What does the parent really want to convey to the child with these messages? Probably, in the parent's picture of the world, this is an upbringing strategy based on the principles of motivation and "growing" a successful person. I will disappoint you. This is the most real rejection, only disguised as "well-meaning behavior." Conditional acceptance - "I love you on condition …" - is the basis for the formation of the so-called driver behavior in a child, when in order to "deserve" love he must give up his real self, because his real one is rejected.

They are not ready to see him slow, making mistakes, showing feelings, taking care of his own interests, staying at rest. And, as a consequence, they form a conditional "ossification" in relation to the child:

1. “I accept you if you follow me everywhere and move at my pace. I reject you when you move at your own pace. I am not able to allow you to move at your pace, because I was never allowed to move at my pace”; (Driver "Hurry");

2. “I accept you when you yourself cope with your feelings and do not force me to contain them. I reject you when you feel those feelings that I am not able to accept and digest, which destroy me. I am not able to allow you to be yourself, because I do not know what it is like to be yourself”(Driver“Be Strong”);

3. “I accept you when you consider my needs and my interests. I reject your needs and your interests. I am not able to allow you to be important for yourself and for me, because I don’t know how it is to be important for myself and for others”(Driver“Make others happy”);

4. “I accept you when you do everything better than others, when the results of your work seem ideal to me, I reject any other categories of results that are not close to ideal in my picture of the world.

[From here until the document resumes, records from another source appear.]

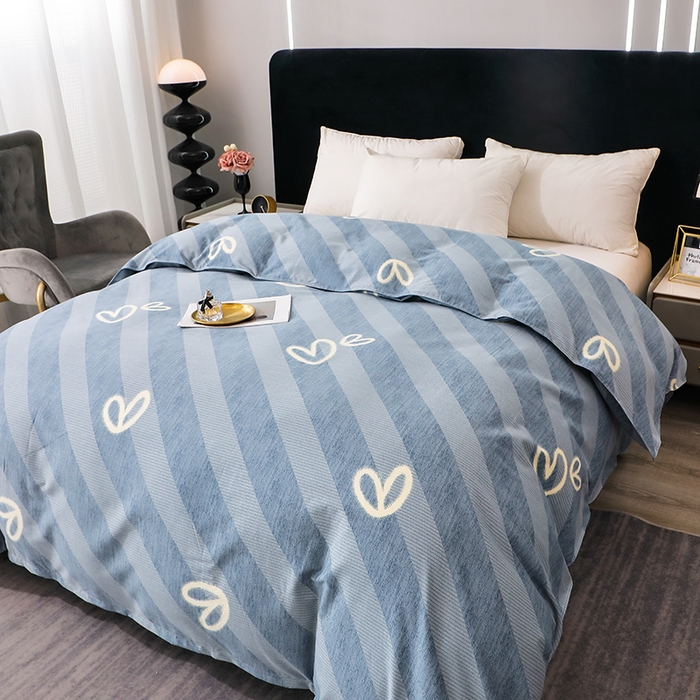 91家纺网 家纺一手货源 找家纺 馨雅家纺 2025新款全棉纯棉磨毛系列被套单品被套单件单被套 一心一意-蓝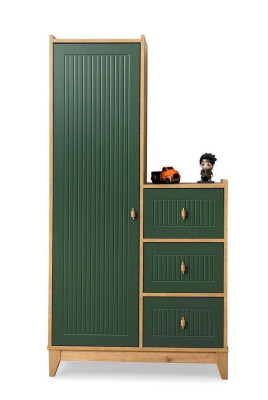 Stilvoll grüner Kleiderschrank Holzmöbel für Kinderzimmer Neuheit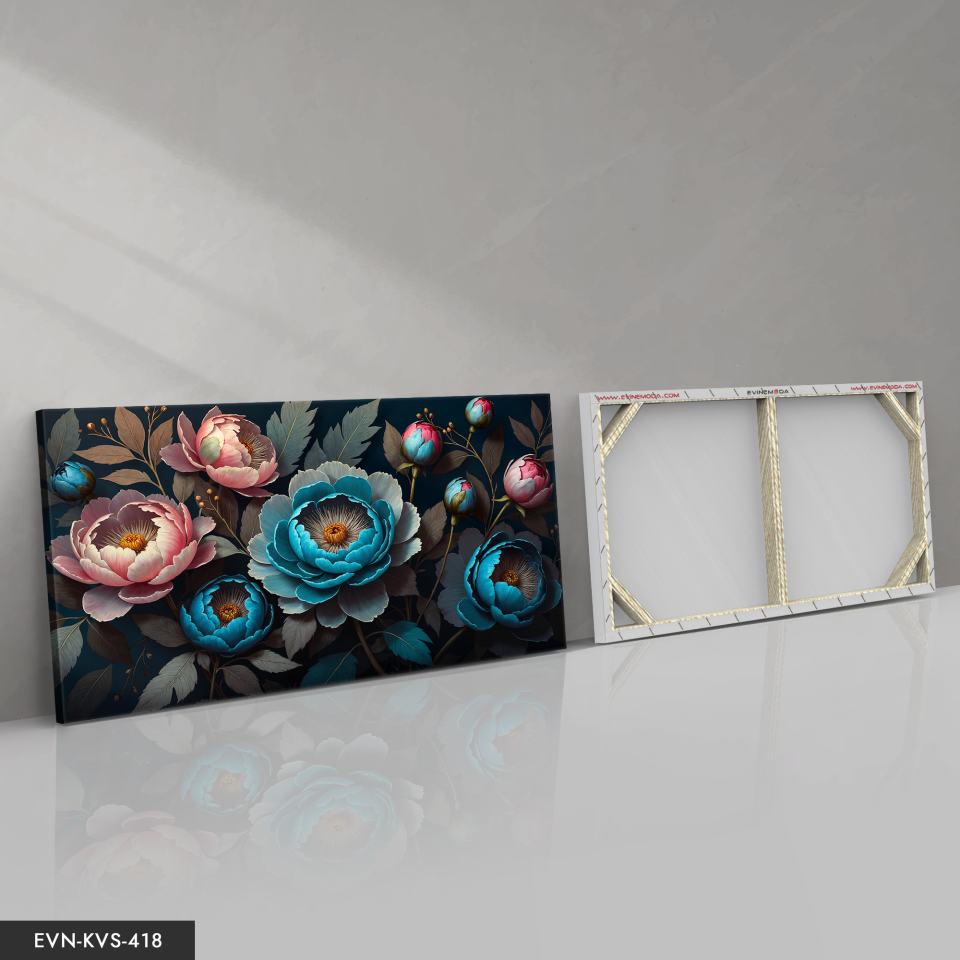 Mavi ve Pembe Çiçekler Tek Parça Kanvas - Canvas Tablo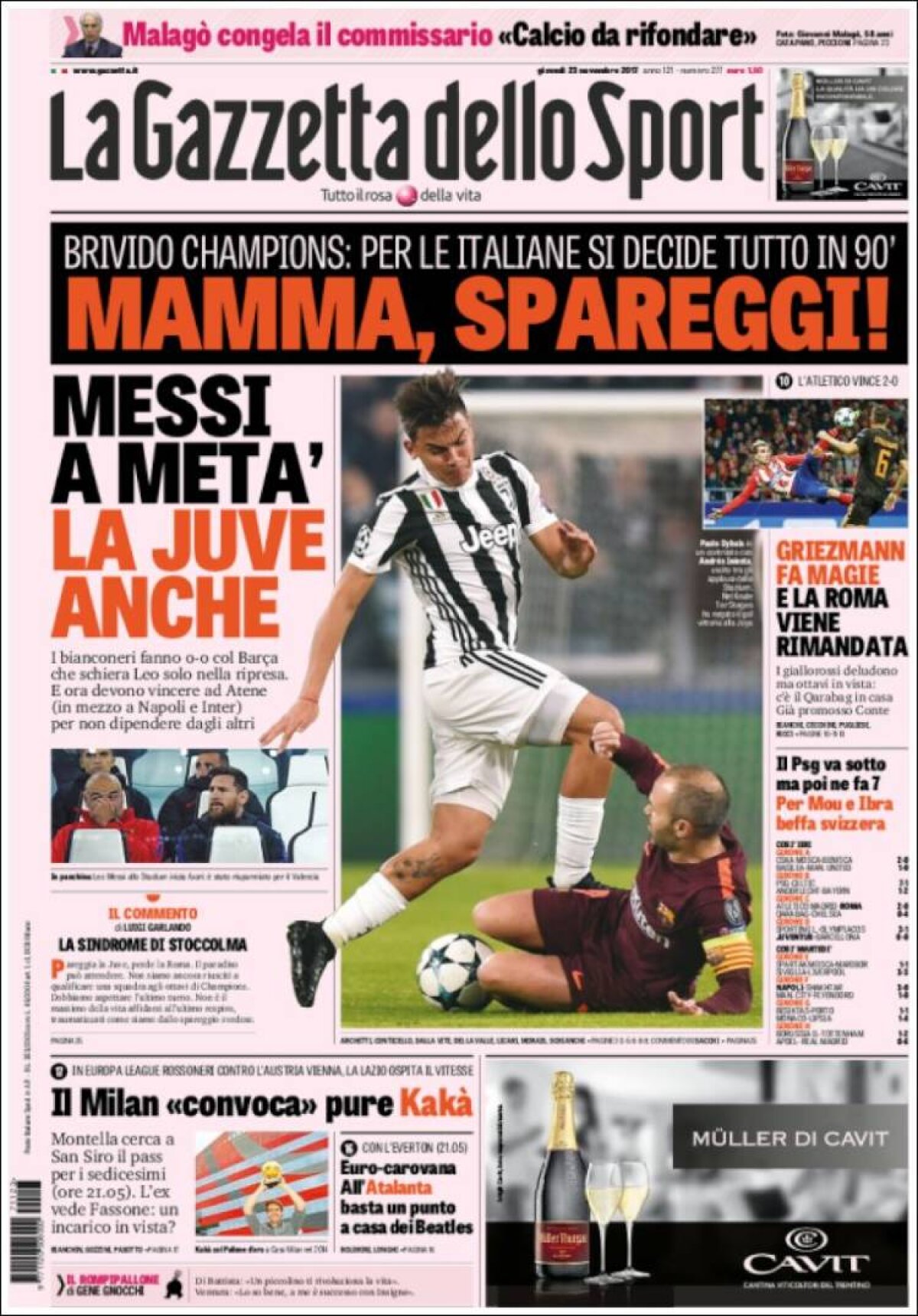 Ce scriu azi ziarele de sport din lume (23 noiembrie 2017)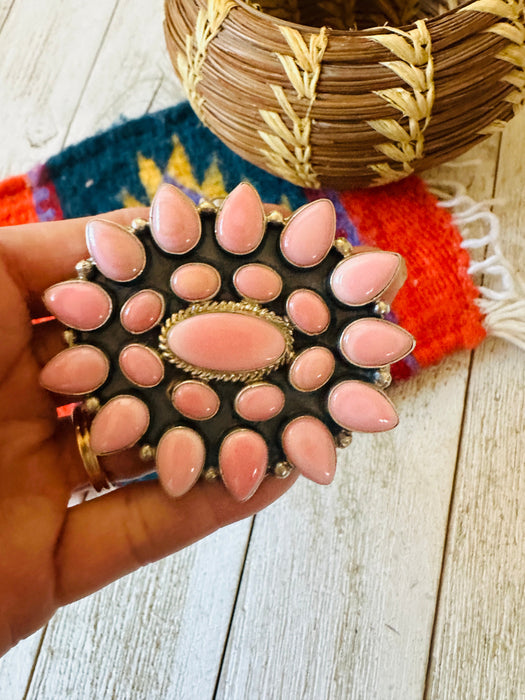 Navajo Queen Pink Conch Shell & Sterling Silver Cluster Cuff Bracelet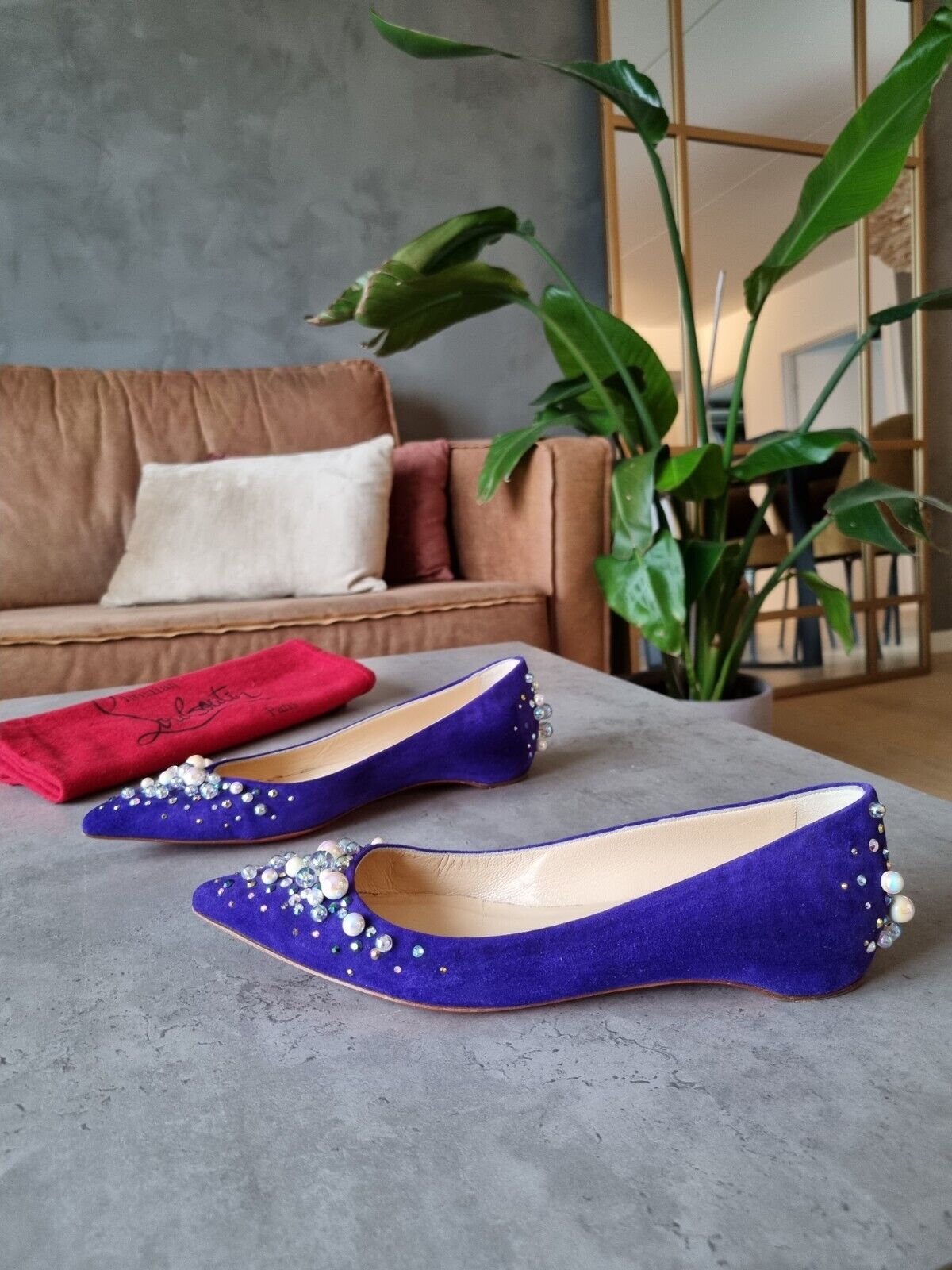 **Christian Louboutin** Blue Purple Suede Pearl Embellished Ballet Flats Size 37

I am not able to allow you to make mistakes, because in my experience there is no such luxury of allowing myself to make mistakes”(Driver“Be Perfect”);

5. “I accept you when you do something. I reject you in a state of inaction. I am not interested in the result, I am not able to allow you to be inactive, because I cannot maintain contact with myself and do not know how to cope with anxiety in a state of inaction”(Driver“Try”).

I suppose that in order to be able to accept the authenticity of your child, you definitely need to allow yourself to be yourself, to cope with your inner inhibitions and messages that prevent you from feeling important, needed, good enough to receive love and acceptance.

Without such work on himself, in my opinion, your child is doomed to feel rejected and he will have to work hard to get your love that he needs so much.